SELECTED EXCERPT START

ARTWORKS DESCRIPTION
1. LYGIA PAPE — DIVISOR
Divisor is an art work by Brazilian artist Lygia Pape, presented for the first time in Rio de Janeiro in 1968. Approaching the characteristic poetics of the neo-concrete movement, its strength derives from the participatory aspect it contains: the public can actively take part of a collective action that consists of an enormous piece of white fabric through which members of the audience poke their heads while their bodies remain enveloped in the fabric. In this way a kind of living organism is formed, in which the movement of its individual cells (the participants) join together in an organic motion. The work is reproposed in Piazza Maggiore, a vast space, traversed by bodies of various kinds, some passing through, others contemplating the glimpse of history that the place offers. Here, the extension of this breathing white expanse interrupted by bodily joints that create its own movement and the rhythm of its breath, represents a way of appropriating public space and bringing about a creative transformation of urban life.
2. VANESSA BEECROFT — VB26
VB26 is part of a series of performances created by the artist Vanessa beecroft since the 1990s. The artistic research that lives within this representation draws its lifeblood from themes such as female identity and its representation in the media from a body-centred perspective. The composition is articulated around bodies placed in precise formations. The suspension of the dynamism of the bodies caught in a sort of compositional spider’s web facilitates the sensation of witnessing an alternation of planes where the performers are both subjects and objects. This last feature of the work, reenacted in Galleria Cavour, seems to bounce off the visual plane of the viewer reinforced by the reflection of the bodies on the shop windows and the polished gallery floor, turning a quiet shopping tour into a movement more triggered and aware of the place you cross.
3. RUPI KAUR — POETRY READING
Rupi Kaur is a Canadian poet, writer and illustrator of Indian origin. In her poetry, although through a genuine and sometimes gentle expressiveness, one can grasp profound reflections on themes such as sexual abuse, femininity, love, self-care. Between her words, effectively laid on the pages that receive them, it is again possible to identify the focus of the writing in the body, in the experiences that run through it and shape its interaction with its surroundings. The echo of her voice permeating the space of Piazza Verdi, places the square in a suspended dimension that invites to enact a reflection that allows to reposition oneself along lines of desire and emotion rooted in the body, a mechanism that is sometimes difficult to enact in a space of high social frenzy.

SELECTED EXCERPT END
INFORMATION SUPPLIED START

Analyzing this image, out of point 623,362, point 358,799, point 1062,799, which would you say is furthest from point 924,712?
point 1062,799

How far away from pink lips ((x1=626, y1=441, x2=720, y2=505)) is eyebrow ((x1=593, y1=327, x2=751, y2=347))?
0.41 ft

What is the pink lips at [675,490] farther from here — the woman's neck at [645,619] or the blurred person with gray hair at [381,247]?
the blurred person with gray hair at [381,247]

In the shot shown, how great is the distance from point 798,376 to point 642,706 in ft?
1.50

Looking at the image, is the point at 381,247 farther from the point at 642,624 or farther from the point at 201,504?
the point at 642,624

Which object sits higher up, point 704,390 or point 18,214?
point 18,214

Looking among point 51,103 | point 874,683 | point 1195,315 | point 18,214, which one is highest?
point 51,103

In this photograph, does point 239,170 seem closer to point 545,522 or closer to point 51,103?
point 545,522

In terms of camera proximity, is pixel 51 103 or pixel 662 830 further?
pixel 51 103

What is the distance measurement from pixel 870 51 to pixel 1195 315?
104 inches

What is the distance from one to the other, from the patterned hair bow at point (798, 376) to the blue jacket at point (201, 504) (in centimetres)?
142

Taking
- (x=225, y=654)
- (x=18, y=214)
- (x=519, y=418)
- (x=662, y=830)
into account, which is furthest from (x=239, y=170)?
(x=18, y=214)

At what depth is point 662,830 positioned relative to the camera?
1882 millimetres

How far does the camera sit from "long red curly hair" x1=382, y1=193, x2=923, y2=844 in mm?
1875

INFORMATION SUPPLIED END
INFORMATION SUPPLIED START

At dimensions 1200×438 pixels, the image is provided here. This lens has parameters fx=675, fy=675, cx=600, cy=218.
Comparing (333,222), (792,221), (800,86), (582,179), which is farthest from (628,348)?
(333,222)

INFORMATION SUPPLIED END

TASKS FOR THIS EXERCISE:
1. Translate this sentence from the artworks description into Spanish: "Rupi Kaur is a Canadian poet, writer and illustrator of Indian origin."
2. Please extend the artworks description with new writing that picks up after its final sentence, which ends "a space of high social frenzy."
The items come from a separate source.

EXERCISE RESPONSES:
1. Rupi Kaur es una poeta, escritora e ilustradora canadiense de origen indio.

2.
4. JENNY HOLZER — INFLAMMATORY ESSAYS
Jenny Holzer is a neo-conceptual, or better a urban guerrila style artist. The key points of her works are the distribution of words and ideas in public spaces. The artist uses public space as the canvas for her works. Inflammatory essays consist of posters of various colours filled with short strings of provocative political dictations and composed in all capital letters to resemble newspaper headlines, the posters could be read as Maoist rants, right-wing rants or thoughtful philosophies, depending on where one began or ended. Embedded in the stone gaps of the walls and railings of the Montagnola park, these collages of words imprinted on brightly-coloured paper supports are catalysts for the attention of those who pass through that space. In this way, starting from the reflections that the texts can provoke, a more critical look at the place itself is stimulated.
5. TRACEY EMIN — BUT YEA
But yea is a work by British artist Tracey Emin, who has been creating neon text pieces since the 1990s. It consists on a lithograph based on an installation of the same name featuring her signature hand-scrawled aesthetic and misspelling of the word "yeah". The text element merges with a stylized depiction of a woman’s lower torso.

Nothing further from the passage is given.